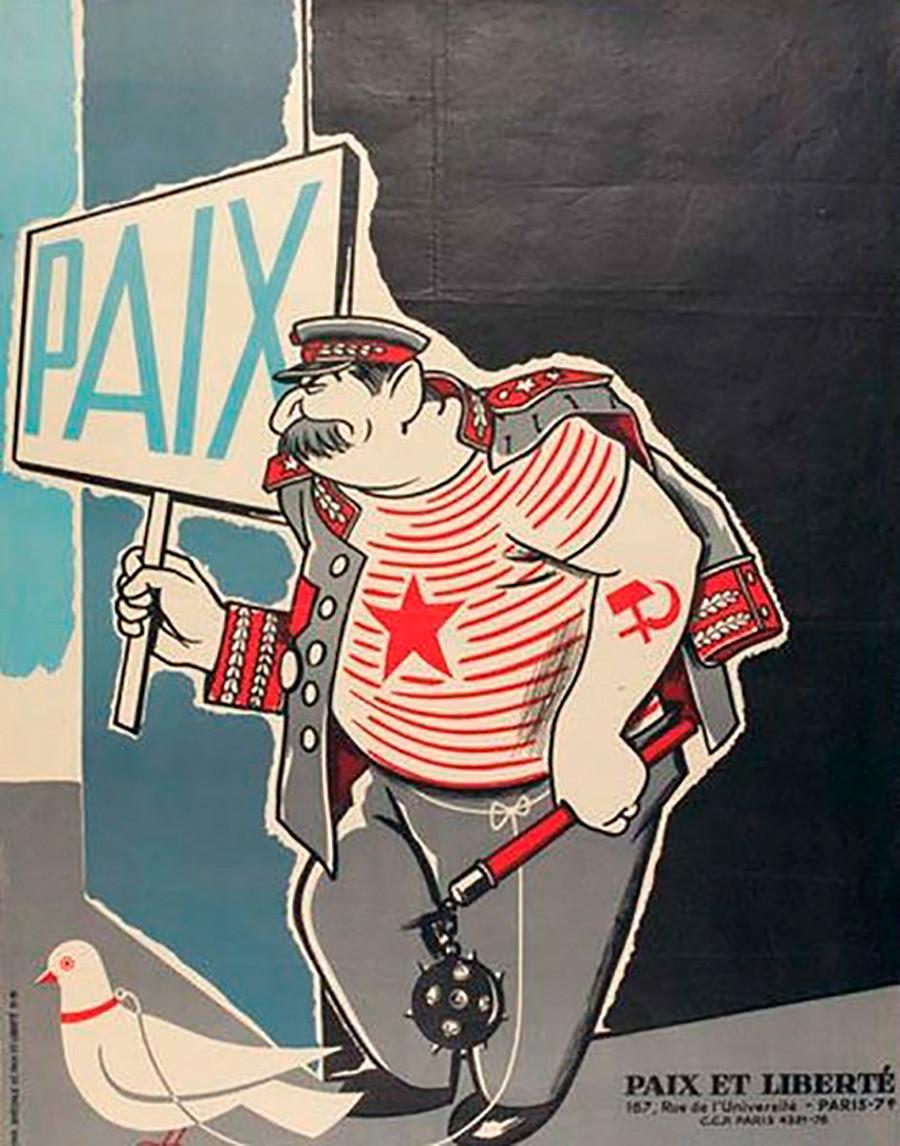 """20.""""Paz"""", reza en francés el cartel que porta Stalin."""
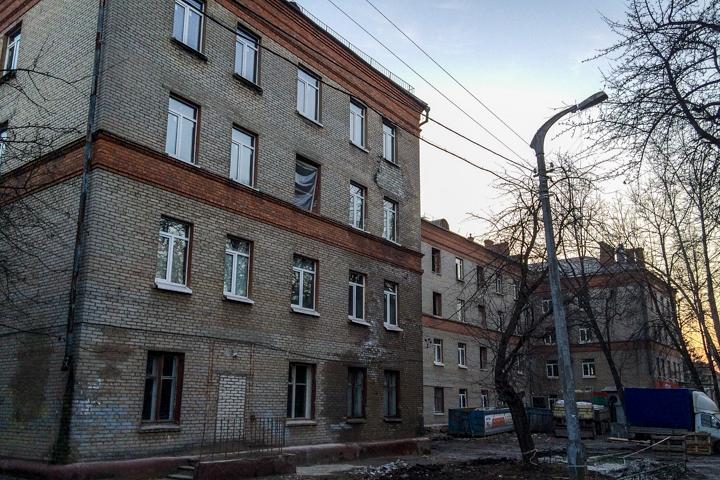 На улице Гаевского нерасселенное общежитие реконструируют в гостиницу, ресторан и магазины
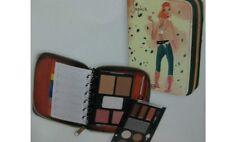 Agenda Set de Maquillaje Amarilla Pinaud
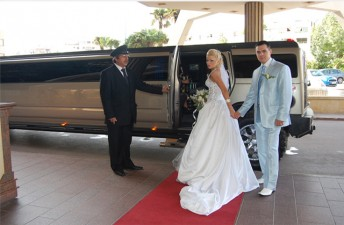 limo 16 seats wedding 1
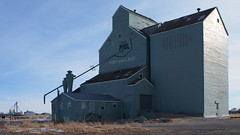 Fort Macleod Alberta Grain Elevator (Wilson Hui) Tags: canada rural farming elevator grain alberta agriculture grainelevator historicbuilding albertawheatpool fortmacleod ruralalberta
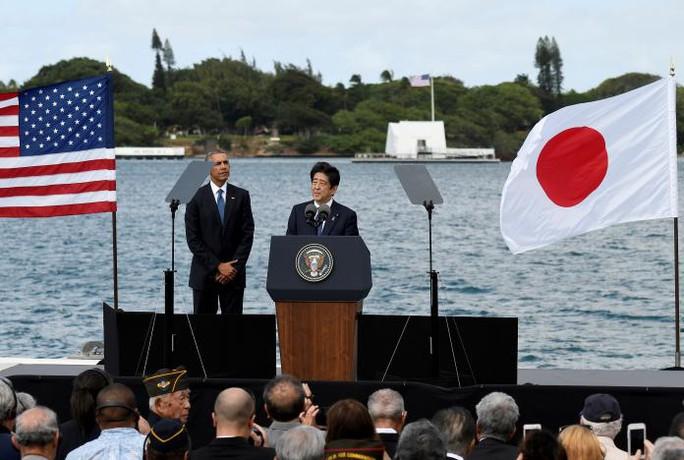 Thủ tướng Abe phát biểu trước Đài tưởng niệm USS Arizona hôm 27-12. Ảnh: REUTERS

**What the task asks:** Return the entries exactly as given. Do not include pictures.

**Task result:**
 """20.""""Paz"""", reza en francés el cartel que porta Stalin."""
 На улице Гаевского нерасселенное общежитие реконструируют в гостиницу, ресторан и магазины
 Agenda Set de Maquillaje Amarilla Pinaud
 limo 16 seats wedding 1
 Fort Macleod Alberta Grain Elevator (Wilson Hui) Tags: canada rural farming elevator grain alberta agriculture grainelevator historicbuilding albertawheatpool fortmacleod ruralalberta
 Thủ tướng Abe phát biểu trước Đài tưởng niệm USS Arizona hôm 27-12. Ảnh: REUTERS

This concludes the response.